To do: What follows is a listing to be repeated in full and without alteration.

Recorded data:
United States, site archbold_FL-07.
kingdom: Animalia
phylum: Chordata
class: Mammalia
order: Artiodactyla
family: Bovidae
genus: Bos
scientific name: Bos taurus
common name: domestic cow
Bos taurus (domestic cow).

Written response:
United States, site archbold_FL-07.
kingdom: Animalia
phylum: Chordata
class: Mammalia
order: Artiodactyla
family: Bovidae
genus: Bos
scientific name: Bos taurus
common name: domestic cow
Bos taurus (domestic cow).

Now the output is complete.